= Steve Letsike =

South African human rights activist

Mmapaseka "Steve" Letsike is a South African human rights activist and politician.

Well known for her AIDS activism through her leadership roles within the South African National AIDS Council, Letsike is also one of the most prominent lesbian figures within the African National Congress, and has campaigned for LGBT rights, Women's rights and other marginalised people in South Africa. She led various other structures including the South African Pharmacy Council as the Vice President elected in February 2024.

Her activism started when she was a teenager at the age of 13. Joining Congress of the Congress of the South African Students (COSAS) Atteridgeville Branch, subsequently African National Congress Youth League in Atteridgeville and Tshwane Region, ANC Women's League and the Mother body ANC. Having served in the Region of birth, now as a resident of City of Johannesburg she is a member of ANC in the Joburg Region. Letsike is currently serving in the African National Congress National Executive Committee(2022- current).

In 2024 she was elected as a member of the National Assembly of South Africa.

== Activism ==

=== HIV/AIDS activism ===
Letsike was the deputy chair of the South African National AIDS Council, and served as the chair of its National Society Forum, implementing policies at a grassroots and local level. For several years, Letsike served as deputy to Cyril Ramaphosa, who went on to become the President of South Africa. Through his role with SANAC, Letsike called on increased psychosocial support, in addition to antiretroviral programmes, for people diagnosed with HIV/AIDS.

In 2015, Letsike represented South Africa at the launch of the DREAMS Partnership, aiming to secure an AIDS-free future for women in sub-Saharan Africa.

In 2016, she co-led the world's first LGBTI HIV strategy for South Africa. Steve Letsike has been a pioneer in the Human Rights and social justice movement for over 22 years.

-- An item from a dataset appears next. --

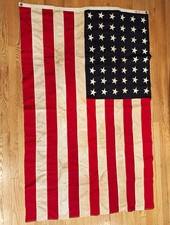 Vintage 48-star American flag manufactured by Annin & Co. under the Defiance picture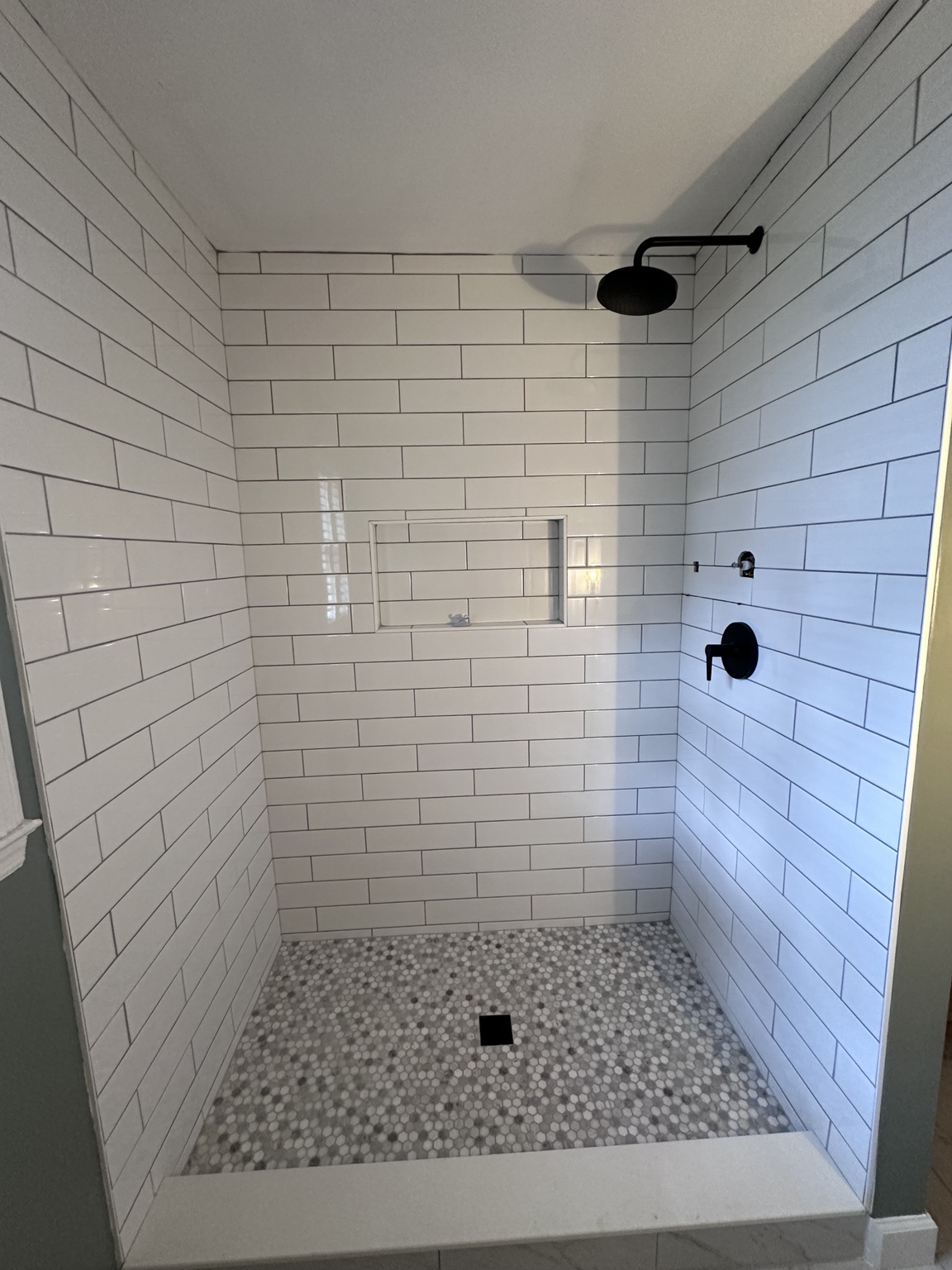 Custom tiled shower by Alexander's Tile & Home Renovations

In 2021, Ramaphosa named Letsike to the Chief Justice Panel, to interview shortlisted candidates and to decide who to replace Mogoeng Mogoeng at the end of his term as Chief Justice of South Africa.

=== LGBT activism ===
As a teenager, Letsike successfully challenged his high school's uniform policy, which had prohibited girls from wearing trousers. She also established its first female football team. As an adult, Letsike worked for various organisations, including Anova Health Institute, which provided sexual health services to men who had sex with men in Gauteng, Mpumalanga, North West, Limpopo, and Western Cape.

Letsike went on to establish Access Chapter 2, a non-governmental organisation that raised awareness of intersectional issues facing South Africa's marginalised communities, including black people, women, children, and the LGBT community. AC2 was named after South Africa's Bill of Rights.

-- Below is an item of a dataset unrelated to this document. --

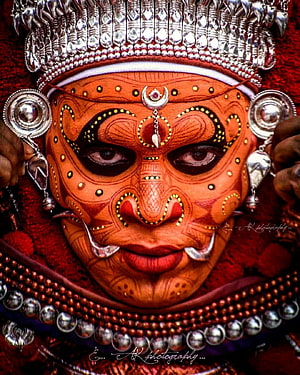 Traditional Kathakali Dance Makeup Portrait with Intricate Silver Jewelry and Crown HD phone wallpaper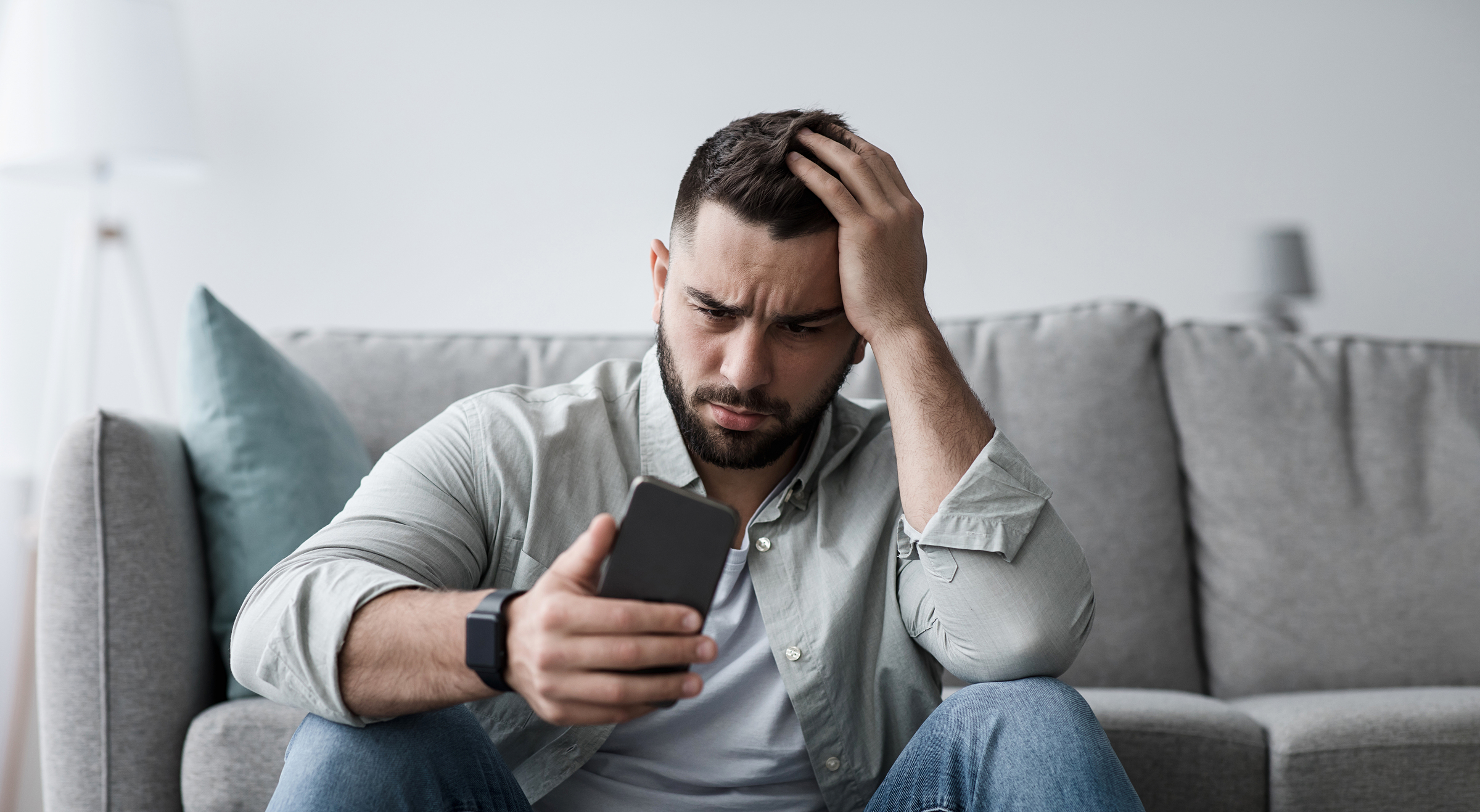 A dejected man looks at his phone after being informed he was fired from his job for his social media posts.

Following the murders of several lesbians in 2011, including Noxolo Nogwaza, the government of South Africa established the National Task Team to investigate the increase in LGBT hate crimes in the country, with Letsike named as co-chair. In 2014, she wrote an open letter to African leaders following the passing of the Anti-Homosexuality Act by the government of Uganda.

In 2021, Letsike was named the chair of the Commonwealth Equality Network, an organisation representing civil society organisations working for LGBT rights across the Commonwealth.

In 2023, Letsike was widely tipped as being likely to be elected to the ANC's National Executive Committee; when she did not secure a nomination for any of the 87 available seats, the party's Embrace Diversity Political Movement criticised his exclusion and the failure to elect any LGBT people to the NEC. In January 2024, the NEC's General Secretary, Fikile Mbalula, named Letsike as among four new people appointed to the NEC to bring "more balanced representation" to the ANC's decision-making body. She became the second openly LGBT person to sit on the NEC, after Lynne Brown.

Over the last 2 decades, Letsike has been globally recognised and awarded multiple times for her courage, significance and commitment in the fight for liberation and freedom for minority people particularly the LGBTI community. With the recent 2023 UK - Human Rights Defender of the Year Award https://kaleidoscopetrust.com/kaleidoscope-trust-marks-end-of-2023-with-lifetime-achievement-award-for-former-united-nations-independent-expert/

== Personal life ==
Letsike was born on 30 March 1986 and raised in Atteridgeville, Gauteng, South Africa. Letsike's parents (from Phokeng, Rusternburg, North West) both died when she was 7 years old with her other 3 siblings all young, and they were subsequently raised by their grandparents. She has a daughter.